Sometimes our communication reverts when we are super busy and stressed but knowing now what it's like to have toxic communication really helps. Just last night we were talking about her work and an employee that is leaving and I was making a point independent and distinct from her point and she took it as being dismissive and critical of her point. I could tell by the tone in her voice that this is what was happening. So I took a step back and explained more about it and she got it after awhile. I need to keep watching for those inadvertent misunderstandings and just try to get a common understanding without judgement. Sometimes it's easy and sometimes it's harder.

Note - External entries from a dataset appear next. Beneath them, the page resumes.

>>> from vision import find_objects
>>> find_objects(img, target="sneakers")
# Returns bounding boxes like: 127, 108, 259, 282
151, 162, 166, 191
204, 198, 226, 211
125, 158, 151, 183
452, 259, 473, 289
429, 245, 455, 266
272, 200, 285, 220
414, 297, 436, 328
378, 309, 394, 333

It's good that you are here to keep your marriage fresh and identify problems before they start. But beware that sometimes reading about the tragedies of others can cause us to make issues out of nothing. It is easy to become way too paranoid here.


----------



## Married but Happy (Aug 13, 2013)

You can communicate well, yet still disagree. So, even excellently communicating couples may not get what they want. That is more a function of good compatibility than good communication - they could even communicate poorly and still meet each other's needs in that case.


----------



## meson (May 19, 2011)

Married but Happy said:


> You can communicate well, yet still disagree. So, even excellently communicating couples may not get what they want. That is more a function of good compatibility than good communication - they could even communicate poorly and still meet each other's needs in that case.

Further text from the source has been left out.